Rockville City Council Lowered Building Size on Pike in 1988

As we’re contemplating a new Rockville Pike Plan, it’s always useful to step back in time to see how decisions were made in the past and created the community we live in today.

In 1988, the Rockville Mayor and Council dramatically lowered the height of buildings along the Rockville Pike, rejecting the advice of the planning commission for improving the “traffic-choked corridor.”  After six years of study (sound familiar?), the Planning Commission recommended reducing the maximum building size from 200,000 square feet (sf) to 35,000 sf for a 100,000 sf parcel but would allow up to 300,000 sf (a bonus) if developers provided certain community amenities, such as pedestrian bridges, plaza areas, and day care centers.  The City Council accepted the lower size but rejected the bonus, effectively decreasing the size to one-sixth of what was currently allowed.  Mayor Doug Duncan believed it would, “keep the retail strength of the plan. . .large office buildings [are] not in the interest of the community.” Planning Commission Chair Richard Arkin countered that “without the bonus system, the plan would lead to more small, unattractive shopping strips and few of the kinds of amenities that could transform the pike into an attractive road that is accessible to pedestrians.”  Now that 25 years have passed, what was the result of their decisions?  Who was more prescient?

If you’d like to learn more about this topic, read the entire story, “Building Curbs Supported for Rockville Pike” from the April 28, 1998 issue of the Washington Post.

One response

  1. Max,
    Glad you raised this question.
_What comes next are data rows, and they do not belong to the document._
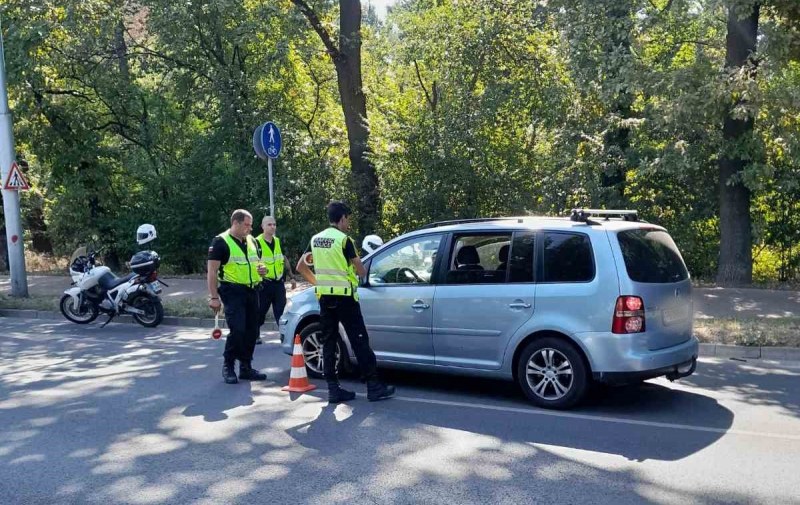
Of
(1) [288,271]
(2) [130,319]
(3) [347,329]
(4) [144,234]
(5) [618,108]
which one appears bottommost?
(2) [130,319]

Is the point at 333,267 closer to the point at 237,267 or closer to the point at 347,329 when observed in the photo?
the point at 347,329

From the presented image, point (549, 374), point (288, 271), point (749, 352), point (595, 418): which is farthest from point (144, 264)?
point (749, 352)

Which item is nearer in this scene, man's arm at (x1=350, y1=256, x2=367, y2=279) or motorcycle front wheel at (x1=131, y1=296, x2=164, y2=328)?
man's arm at (x1=350, y1=256, x2=367, y2=279)

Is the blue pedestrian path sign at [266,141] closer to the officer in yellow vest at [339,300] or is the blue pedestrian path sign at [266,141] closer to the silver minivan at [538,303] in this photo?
the silver minivan at [538,303]

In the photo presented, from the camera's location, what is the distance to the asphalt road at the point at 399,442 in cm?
493

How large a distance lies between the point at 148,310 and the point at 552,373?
26.5ft

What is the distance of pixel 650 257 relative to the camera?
6.79 m

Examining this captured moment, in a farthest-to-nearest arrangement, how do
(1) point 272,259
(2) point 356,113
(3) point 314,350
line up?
(2) point 356,113 < (1) point 272,259 < (3) point 314,350

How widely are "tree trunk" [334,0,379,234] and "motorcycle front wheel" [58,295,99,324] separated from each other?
6.74 meters

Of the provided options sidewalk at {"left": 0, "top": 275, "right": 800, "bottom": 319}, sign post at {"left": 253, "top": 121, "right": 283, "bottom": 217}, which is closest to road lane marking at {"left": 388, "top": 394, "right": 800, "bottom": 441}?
sidewalk at {"left": 0, "top": 275, "right": 800, "bottom": 319}

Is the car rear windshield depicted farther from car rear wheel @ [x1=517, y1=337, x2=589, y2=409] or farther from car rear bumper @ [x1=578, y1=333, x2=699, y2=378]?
car rear wheel @ [x1=517, y1=337, x2=589, y2=409]

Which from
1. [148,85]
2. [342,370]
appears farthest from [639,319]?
[148,85]

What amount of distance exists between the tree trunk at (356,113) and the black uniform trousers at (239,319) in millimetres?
9714

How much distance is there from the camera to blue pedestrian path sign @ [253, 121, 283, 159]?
12.5 m
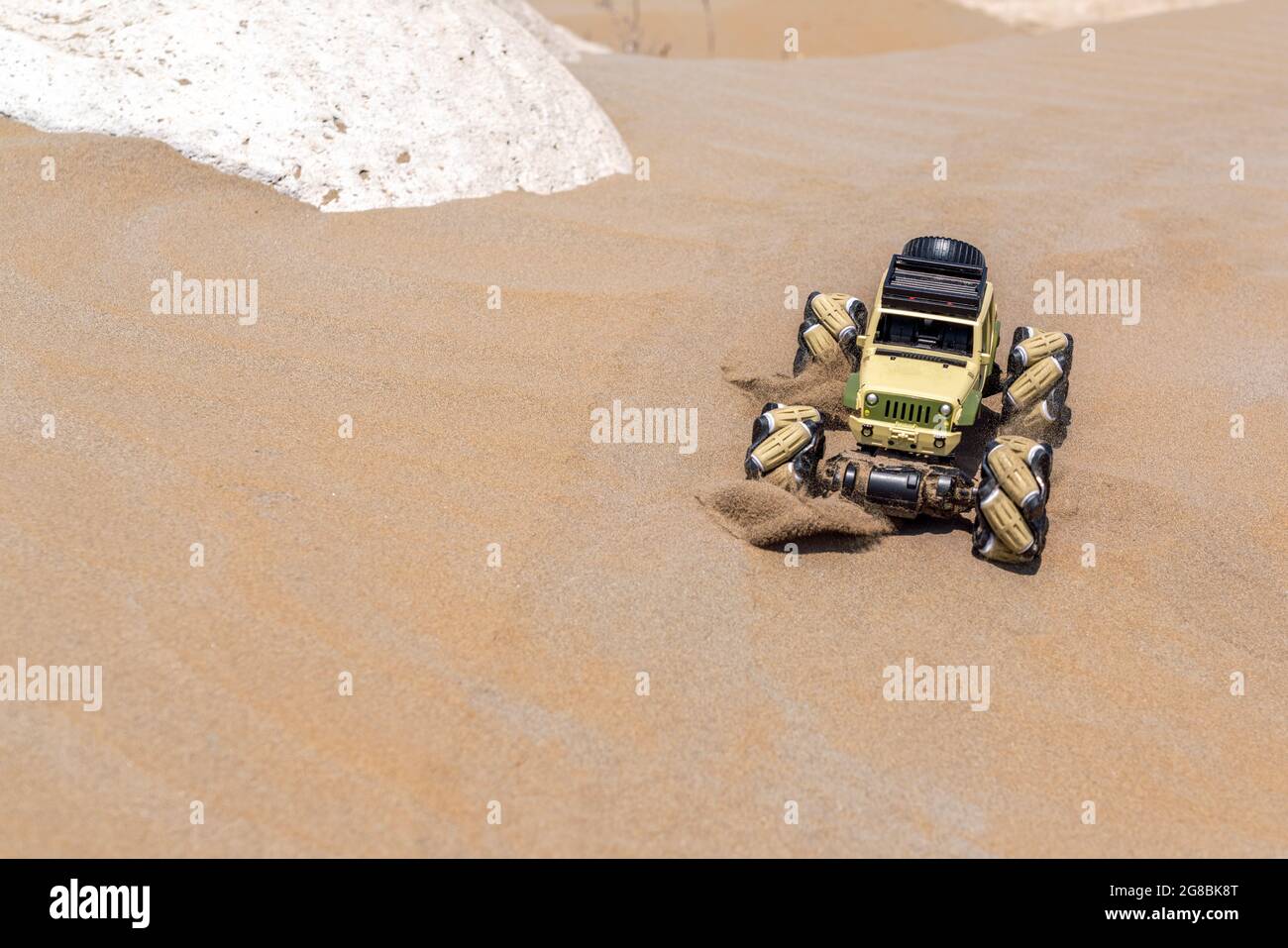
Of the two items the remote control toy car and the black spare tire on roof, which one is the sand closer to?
the remote control toy car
I was on the Council during that period and supported the 1989 Pike Neighborhood Corridor Plan. The answer to your question depends on what kind of community’s we want today and into the future. As you indicated, we were attempting to keep the Pike more consumer retail oriented. There was a proposal at that time to tear down The 3 Congressional Plazas in order to build a corporate anclave that would contain 5 thousand jobs and a monorail to the future metro.

    At a Planning I Commission meeting last year, Roger Lewis, urban architect, said, in answer to a question, that under the proposed Pike Plan, all the current consumer friendly retail would disappear to be replaced by coffee shops and other office building retail.

    So the basic question still is what kind of Pike best suits Rockville residents in the future. Without the sales tax, future property taxes from the Pike may not cover future costs born by the city. So who really benefits from a new Pike Plan?